**Work item**
Copy out the devotional on Hebrews 10 below word for word, from the opening verse through its final line.

··· Selected text

The law is only a shadow of the good things that are coming—not the realities themselves. For this reason it can never, by the same sacrifices repeated endlessly year after year, make perfect those who draw near to worship.
Hebrews 10:1 (NIV)

Yesterday morning Wendy and I were in our closet putting away folded laundry that was stacked on our dresser.

“Doesn’t it feel like we just did this a few days ago?” Wendy asked.

“That’s because we did just do it a few days ago,” I laughed.

Laundry never ends. It is the liturgy of the ordinary. Things get dirty. They have to be made clean. Over and over and over again.

This is exactly the point the author of Hebrews is making in today’s chapter. The spiritual problem is the stain that sin had made on the human soul and the human condition since Eden. Through Moses, God prescribed a spiritual laundry system. The offerings and sacrifices that the Hebrews offered at the temple were prescribed to spiritually cleanse those making the sacrifices. But, like the laundry, it had to be done over and over and over again.

Until Jesus.

The author has already stated quite clearly in previous chapters, that the sacrifice Jesus made on the cross was a “once for all” sacrifice. God Himself doing for us what we, and the old sacrificial system, could never accomplish. He washed the stain away for good – clean forever.

Yet, there lies within this spiritual reality a mystery. There is an eternal spiritual reality that lies beyond our temporary earthly reality. The author touches on it in today’s chapter. He says that the resurrected Jesus has entered heaven’s eternal temple “and since that time he waits for his enemies to be made his footstool” (vs. 13).

······
··· Records supplied

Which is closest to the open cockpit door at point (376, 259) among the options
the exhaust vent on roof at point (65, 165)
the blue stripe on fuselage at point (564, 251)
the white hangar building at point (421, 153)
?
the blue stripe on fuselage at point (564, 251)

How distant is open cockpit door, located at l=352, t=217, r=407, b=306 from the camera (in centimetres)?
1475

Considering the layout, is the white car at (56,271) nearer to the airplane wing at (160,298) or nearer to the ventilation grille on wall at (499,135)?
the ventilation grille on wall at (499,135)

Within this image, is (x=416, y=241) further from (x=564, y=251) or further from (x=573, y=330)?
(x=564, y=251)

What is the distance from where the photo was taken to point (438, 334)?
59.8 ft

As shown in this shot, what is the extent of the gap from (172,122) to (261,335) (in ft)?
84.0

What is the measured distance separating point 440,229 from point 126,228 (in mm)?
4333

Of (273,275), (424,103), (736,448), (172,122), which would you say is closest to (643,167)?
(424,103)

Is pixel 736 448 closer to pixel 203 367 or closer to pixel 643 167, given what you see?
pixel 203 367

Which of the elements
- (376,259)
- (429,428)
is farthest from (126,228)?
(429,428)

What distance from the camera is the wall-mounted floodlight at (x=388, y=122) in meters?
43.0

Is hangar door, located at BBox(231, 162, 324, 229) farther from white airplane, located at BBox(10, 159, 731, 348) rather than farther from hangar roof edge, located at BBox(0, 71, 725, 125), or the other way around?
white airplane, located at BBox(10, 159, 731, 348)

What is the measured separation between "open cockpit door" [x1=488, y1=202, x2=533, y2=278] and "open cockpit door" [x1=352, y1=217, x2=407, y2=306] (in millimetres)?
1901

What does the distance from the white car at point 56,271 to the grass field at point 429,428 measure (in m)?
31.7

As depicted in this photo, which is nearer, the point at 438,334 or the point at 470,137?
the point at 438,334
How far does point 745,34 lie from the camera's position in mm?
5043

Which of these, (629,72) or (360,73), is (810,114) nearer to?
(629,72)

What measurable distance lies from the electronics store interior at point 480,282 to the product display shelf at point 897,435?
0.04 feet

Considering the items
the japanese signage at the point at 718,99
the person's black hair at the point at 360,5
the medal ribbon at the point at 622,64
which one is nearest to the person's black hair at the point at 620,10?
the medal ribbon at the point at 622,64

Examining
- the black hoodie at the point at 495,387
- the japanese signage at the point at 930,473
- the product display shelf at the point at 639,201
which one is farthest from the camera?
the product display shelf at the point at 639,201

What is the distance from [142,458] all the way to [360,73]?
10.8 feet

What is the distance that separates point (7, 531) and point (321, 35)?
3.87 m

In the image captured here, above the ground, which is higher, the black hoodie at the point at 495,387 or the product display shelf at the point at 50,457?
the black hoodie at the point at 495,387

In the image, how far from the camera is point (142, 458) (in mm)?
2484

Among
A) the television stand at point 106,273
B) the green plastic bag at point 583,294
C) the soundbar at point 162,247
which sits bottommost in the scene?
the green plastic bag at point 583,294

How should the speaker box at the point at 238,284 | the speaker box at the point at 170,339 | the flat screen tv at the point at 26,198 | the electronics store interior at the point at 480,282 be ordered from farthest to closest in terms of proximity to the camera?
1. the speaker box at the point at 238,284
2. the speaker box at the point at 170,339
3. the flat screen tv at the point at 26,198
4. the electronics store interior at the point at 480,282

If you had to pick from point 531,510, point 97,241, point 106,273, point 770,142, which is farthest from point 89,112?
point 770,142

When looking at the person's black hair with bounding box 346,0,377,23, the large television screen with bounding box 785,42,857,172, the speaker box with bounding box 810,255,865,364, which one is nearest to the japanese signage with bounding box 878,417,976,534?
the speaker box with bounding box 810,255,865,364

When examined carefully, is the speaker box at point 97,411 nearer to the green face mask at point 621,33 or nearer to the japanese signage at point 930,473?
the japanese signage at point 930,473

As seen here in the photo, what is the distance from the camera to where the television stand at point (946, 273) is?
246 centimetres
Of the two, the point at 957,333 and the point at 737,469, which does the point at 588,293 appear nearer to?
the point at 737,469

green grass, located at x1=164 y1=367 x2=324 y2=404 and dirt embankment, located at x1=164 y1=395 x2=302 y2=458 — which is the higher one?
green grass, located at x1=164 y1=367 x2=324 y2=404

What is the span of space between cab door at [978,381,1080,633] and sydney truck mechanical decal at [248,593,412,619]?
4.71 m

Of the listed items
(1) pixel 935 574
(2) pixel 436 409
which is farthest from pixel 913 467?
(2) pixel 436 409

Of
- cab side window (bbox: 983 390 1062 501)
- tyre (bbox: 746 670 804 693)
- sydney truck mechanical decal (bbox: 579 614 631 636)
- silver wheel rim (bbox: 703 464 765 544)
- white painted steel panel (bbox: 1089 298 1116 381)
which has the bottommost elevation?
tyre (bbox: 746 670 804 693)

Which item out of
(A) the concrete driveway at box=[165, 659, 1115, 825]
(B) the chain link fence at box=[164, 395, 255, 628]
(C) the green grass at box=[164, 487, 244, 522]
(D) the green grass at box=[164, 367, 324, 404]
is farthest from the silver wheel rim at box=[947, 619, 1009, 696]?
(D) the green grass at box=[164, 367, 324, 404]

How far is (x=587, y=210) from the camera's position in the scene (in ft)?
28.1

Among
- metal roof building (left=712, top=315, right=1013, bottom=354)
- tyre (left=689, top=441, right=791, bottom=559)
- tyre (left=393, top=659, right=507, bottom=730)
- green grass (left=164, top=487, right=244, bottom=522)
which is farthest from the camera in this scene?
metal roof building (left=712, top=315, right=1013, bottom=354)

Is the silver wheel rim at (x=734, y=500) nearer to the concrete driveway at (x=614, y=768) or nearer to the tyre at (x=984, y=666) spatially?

······

**Answer area**
The law is only a shadow of the good things that are coming—not the realities themselves. For this reason it can never, by the same sacrifices repeated endlessly year after year, make perfect those who draw near to worship.
Hebrews 10:1 (NIV)

Yesterday morning Wendy and I were in our closet putting away folded laundry that was stacked on our dresser.

“Doesn’t it feel like we just did this a few days ago?” Wendy asked.

“That’s because we did just do it a few days ago,” I laughed.

Laundry never ends. It is the liturgy of the ordinary. Things get dirty. They have to be made clean. Over and over and over again.

This is exactly the point the author of Hebrews is making in today’s chapter. The spiritual problem is the stain that sin had made on the human soul and the human condition since Eden. Through Moses, God prescribed a spiritual laundry system. The offerings and sacrifices that the Hebrews offered at the temple were prescribed to spiritually cleanse those making the sacrifices. But, like the laundry, it had to be done over and over and over again.

Until Jesus.

The author has already stated quite clearly in previous chapters, that the sacrifice Jesus made on the cross was a “once for all” sacrifice. God Himself doing for us what we, and the old sacrificial system, could never accomplish. He washed the stain away for good – clean forever.

Yet, there lies within this spiritual reality a mystery. There is an eternal spiritual reality that lies beyond our temporary earthly reality. The author touches on it in today’s chapter. He says that the resurrected Jesus has entered heaven’s eternal temple “and since that time he waits for his enemies to be made his footstool” (vs. 13).